**Task 1**
Reproduce word for word the part of the interview from "In this version" up to and including "like to write?".
**Task 2**
Answer these questions from the interview:
(a) At which magazine did the author start as an assistant?
(b) Who released the author's first non-fiction book?
(c) Which of the author's books was a bestseller in Germany?
**Task 3**
List every book title by Sally Koslow that the interview names.
━━━ Excerpt ━━━
In this version of twenty questions, I send a list of questions to a willing
victim author and they choose their own interview by choosing which questions, and how many questions, they want to answer! Last week I read and reviewed Sally Koslow’s newest novel, The Widow Waltz, the story of what happens when a loving wife discovers her husband has left her penniless. Here is what Sally had to say about reading, writing, and making bestseller lists.
Would you give us a bit of introduction and let my readers know who you are, how you got started writing, and what kind of books you like to write?
First, thanks for the chance to contribute to Linus’s Blanket. Your interviews and reviews make writers and readers feel as if we are all part of a small but friendly international community. (aww, thanks!)
Writing books is my second career after a long run as a magazine editor. I started as an assistant and eventual writer at Mademoiselle, right out of college, and worked myself up the editorial masthead. Four out of my five books have been novels. My new book is The Widow Waltz, preceded by With Friends like These, which was chosen by Target for its Emerging Writers category; The Late, Lamented Molly Marx, a Target Book Club Pick and bestseller in Germany; and my debut, Little Pink Slips, inspired by my years as editor-in-chief of McCall’s Magazine, which was taken over by a hell raising celebrity. I toggle between fiction and non-fiction. Last year Viking released my first non-fiction book, Slouching Toward Adulthood, about the trials and tribulations of being a helicopter parent and the adolescents such parenting creates. I also publish essays– usually memoir-y– in websites and magazines like More, Real Simple and O the Oprah Magazine, and report stories for magazines. I’m at home in either genre, fiction or non-fiction, which is more left-brainish, as is all magazine work.
━━━ Data lines ━━━
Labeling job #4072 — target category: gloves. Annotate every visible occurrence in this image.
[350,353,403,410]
━━━
**Worked answer 1**
In this version of twenty questions, I send a list of questions to a willing
victim author and they choose their own interview by choosing which questions, and how many questions, they want to answer! Last week I read and reviewed Sally Koslow’s newest novel, The Widow Waltz, the story of what happens when a loving wife discovers her husband has left her penniless. Here is what Sally had to say about reading, writing, and making bestseller lists.
Would you give us a bit of introduction and let my readers know who you are, how you got started writing, and what kind of books you like to write?

**Worked answer 2**
(a) Mademoiselle
(b) Viking
(c) The Late, Lamented Molly Marx

**Worked answer 3**
The Widow Waltz
With Friends like These
The Late, Lamented Molly Marx
Little Pink Slips
Slouching Toward Adulthood